TEXTO FORNECIDO -
------------------------------------

SOLIDÃO INTERATIVA
Ronaldo Coelho Teixeira
A primeira vez que vi esse termo foi por
meio de um jeca superjóia: Juraildes da Cruz.
Tocantino de Aurora, radicado em Goiânia, Goiás
e um dos maiores compositores contemporâneos
brasileiros. Não seria pra menos! Afinal, foi ele
quem criou o hit que Genésio Tocantins espalhou
pelo Brasil por meio do Domingão do Faustão, na
TV Globo, em 1999. “Nóis é jeca, mas é joia”, aquele
da farinhada, feita da mandioca, da macaxeira ou
do aipim, a depender da região brasileira. Sacada
de mestre, de quem está sempre antenado ao
mundo e aos seus. Juraíldes da Cruz em sua letra,
visionária – como tudo o que os gênios, as antenas
da raça fazem – já arrepiava: “Tiro o bicho de pé
com canivete, mas já tô na internet”. E isso quando
a www ainda engatinhava.
Mas com esse achado que agora evoco aqui,
o artista quer mesmo é alertar para o mau uso
das tecnologias, sobre coisas que o homem cria,
mas que geralmente acaba escravo delas. Solidão
interativa foi cunhado pelo sociólogo francês
Dominique Wolton. Em sua tese, o autor alerta
quanto ao cuidado para com o uso da internet,
principalmente das redes sociais, chamando
a atenção para um detalhe vital no avanço das
tecnologias de comunicação: não importam formas
e meios de expressão, a comunicação humana não
foi, não é e nunca será algo tão simples, sempre vai
conter grandeza e dificuldade.

------------------------------------

EXCERTO DA FONTE -
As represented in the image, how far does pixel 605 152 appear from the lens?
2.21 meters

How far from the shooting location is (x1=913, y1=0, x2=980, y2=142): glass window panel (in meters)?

------------------------------------

TAREFA PROPOSTA A - Transcreva da crônica sobre a solidão interativa o trecho entre "Mas com esse" e "grandeza e dificuldade.", inclusive.
TAREFA PROPOSTA B - Traduza para o inglês a seguinte frase da crônica sobre a solidão interativa: "Solidão interativa foi cunhado pelo sociólogo francês Dominique Wolton."
TAREFA PROPOSTA C - Dê continuidade à crônica sobre a solidão interativa a partir da última frase apresentada.

RESULTADO FINAL A -
Mas com esse achado que agora evoco aqui,
o artista quer mesmo é alertar para o mau uso
das tecnologias, sobre coisas que o homem cria,
mas que geralmente acaba escravo delas. Solidão
interativa foi cunhado pelo sociólogo francês
Dominique Wolton. Em sua tese, o autor alerta
quanto ao cuidado para com o uso da internet,
principalmente das redes sociais, chamando
a atenção para um detalhe vital no avanço das
tecnologias de comunicação: não importam formas
e meios de expressão, a comunicação humana não
foi, não é e nunca será algo tão simples, sempre vai
conter grandeza e dificuldade.

RESULTADO FINAL B - Interactive solitude was coined by the French sociologist Dominique Wolton.

RESULTADO FINAL C -
Wolton justifica-se dizendo que a internet é
incrível para a comunicação entre pessoas e
grupos que tenham os mesmos interesses, mas
está longe de ser uma ferramenta de comunicação
de coesão entre pessoas e grupos diferentes. E
que por isso, a internet não é uma mídia, mas um
sistema de comunicação comunitário. Ele prova
isso afirmando que podemos passar horas, dias na
internet e sermos incapazes de ter uma verdadeira
relação humana com quer que seja.
A solidão interativa grassa nas redes sociais,
especialmente no facebook. São fotos e fotos
postadas – a maioria – forjando uma felicidade
quando, na verdade, é tudo fake. As mais usuais
são aquelas em que o autor se autofotografa – as
famosas selfies – e sai espalhando-as de um dia
para o outro, quando não, de uma hora para outra.
Tem as gastronômicas. Aquelas em que o autor antes de comer um prato ou uma iguaria especial,
fotografa e já a lança na rede como a dizer que está
podendo. Mas aquela comidinha do dia a dia, a
da vida real, ele jamais vai postar. Ovo frito? Nem
pensar! E aquelas dos momentos felizes? Sim, tem
gente que acha que os seus instantes de lazer e
diversão têm que, obrigatoriamente, ser vistos
por todos. E lá vai um post ao lado do namorado
ou namorada, dos amigos, geralmente com ares
de forçação de barra. Porque a gaiola do tempo,
forjada por nós mesmos, só pode ser aberta pela
chave da felicidade plena.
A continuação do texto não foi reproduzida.